32  The target problem

“In theory there is no difference between theory and practice, while in practice there is.”

In this chapter, we ask you to reconsider a mathematical theory that is universally taught in high-school and to consider augmenting it with newer computational ideas that address the same kind of problems, but which produce useful results even when the mathematical theory insists the “a solution does not exist.”

The time-honored theory is that taught in high-school algebra. There is nothing wrong with that theory except that it is incomplete. It does not address the needs of present-day practice, particularly in data science, statistics, and machine learning.

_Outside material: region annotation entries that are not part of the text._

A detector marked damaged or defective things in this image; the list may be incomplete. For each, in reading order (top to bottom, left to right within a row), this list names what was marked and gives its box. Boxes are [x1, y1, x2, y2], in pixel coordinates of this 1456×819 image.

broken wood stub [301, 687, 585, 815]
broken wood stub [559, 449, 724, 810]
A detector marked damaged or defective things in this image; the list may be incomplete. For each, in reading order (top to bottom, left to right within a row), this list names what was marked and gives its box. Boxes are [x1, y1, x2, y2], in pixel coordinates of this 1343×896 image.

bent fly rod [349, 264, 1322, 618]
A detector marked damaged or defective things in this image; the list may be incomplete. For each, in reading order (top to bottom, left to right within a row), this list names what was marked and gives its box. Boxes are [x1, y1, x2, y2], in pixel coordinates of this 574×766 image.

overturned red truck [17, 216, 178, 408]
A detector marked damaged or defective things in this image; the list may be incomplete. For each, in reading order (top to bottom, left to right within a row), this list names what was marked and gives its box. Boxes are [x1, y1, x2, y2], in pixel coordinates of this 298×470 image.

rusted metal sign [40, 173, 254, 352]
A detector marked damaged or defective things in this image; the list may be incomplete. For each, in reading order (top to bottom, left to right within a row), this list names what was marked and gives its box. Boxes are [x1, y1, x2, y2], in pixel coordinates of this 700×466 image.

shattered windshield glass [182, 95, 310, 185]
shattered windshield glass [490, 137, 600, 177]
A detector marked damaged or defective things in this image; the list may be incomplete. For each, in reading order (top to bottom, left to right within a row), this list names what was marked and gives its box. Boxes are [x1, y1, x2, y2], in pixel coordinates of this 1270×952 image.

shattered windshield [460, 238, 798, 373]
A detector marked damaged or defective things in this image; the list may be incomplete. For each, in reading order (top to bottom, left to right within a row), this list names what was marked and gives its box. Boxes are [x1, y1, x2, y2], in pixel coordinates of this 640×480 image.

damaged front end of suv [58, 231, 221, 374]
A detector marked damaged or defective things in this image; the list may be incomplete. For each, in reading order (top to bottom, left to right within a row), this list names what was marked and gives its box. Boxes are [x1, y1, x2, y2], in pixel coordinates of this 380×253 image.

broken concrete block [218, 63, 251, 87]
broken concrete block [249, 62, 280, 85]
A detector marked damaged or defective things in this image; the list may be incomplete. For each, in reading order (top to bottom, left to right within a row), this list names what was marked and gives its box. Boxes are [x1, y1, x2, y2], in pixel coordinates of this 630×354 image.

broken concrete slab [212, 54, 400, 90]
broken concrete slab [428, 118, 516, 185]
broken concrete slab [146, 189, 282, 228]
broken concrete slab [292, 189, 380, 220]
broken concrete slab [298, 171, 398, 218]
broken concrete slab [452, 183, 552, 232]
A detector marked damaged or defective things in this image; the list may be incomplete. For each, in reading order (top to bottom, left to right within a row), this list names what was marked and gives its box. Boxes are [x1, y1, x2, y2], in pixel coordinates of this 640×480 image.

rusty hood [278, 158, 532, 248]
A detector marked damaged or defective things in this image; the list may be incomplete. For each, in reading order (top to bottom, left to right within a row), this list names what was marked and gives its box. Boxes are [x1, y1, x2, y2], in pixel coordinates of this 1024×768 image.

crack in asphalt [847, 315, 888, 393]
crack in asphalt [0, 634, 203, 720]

Algebra, in its basic sense, is about generalizing arithmetic to handle situations where some quantities are not yet known numerically and so are represented by symbols. The algebra student learns rules for symbolic expressions that allow the expressions to be re-arranged into other forms that would plainly be valid if replaced by numbers. Some examples of these rules:

i. \(ax = b\) is equivalent to \(x = a/b\).

ii. \(a + x = b\) is equivalent to \(x=b-a\).

iii. \(a x^2 + b x + c = 0\) is equivalent to \(x = \frac{-b\pm \sqrt{\strut b^2 - 4ac}}{2a}\).

iv. \(\ln(ax) = b\) is equivalent to \(x = \frac{1}{a}\ln(b)\).

A major challenge to the algebra student is to use such rules to re-arrange expressions into a form \(x=\) that enables \(x\) to be calculated from the numerical values of the other symbols. Unfortunately, students are given little or no insight to the historical origins of algebra techniques and why they are not necessarily appropriate for all tasks.

In English, the word “algebra” is seen as early as 1551. It comes from a book written by the Persian Muhammad ibn Musa al-Khwarizmi (780-850), The Compendious Book on Calculation by Completion and Balancing. The book introduced the use of rules familiar to every algebra student. In the original Arabic, the title includes the word “al-jabr,” meaning “completion” or “rejoining.” According to some sources, the literal meaning of “al-jabr” was resetting and rejoining broken bones. That literal meaning correctly conveys the importance of the subject, but also the pain endured by many algebra students. (Incidentally, the “algorithm” comes from the name of the book’s author: al Khwarizmi. He is a major figure in the history of mathematics.)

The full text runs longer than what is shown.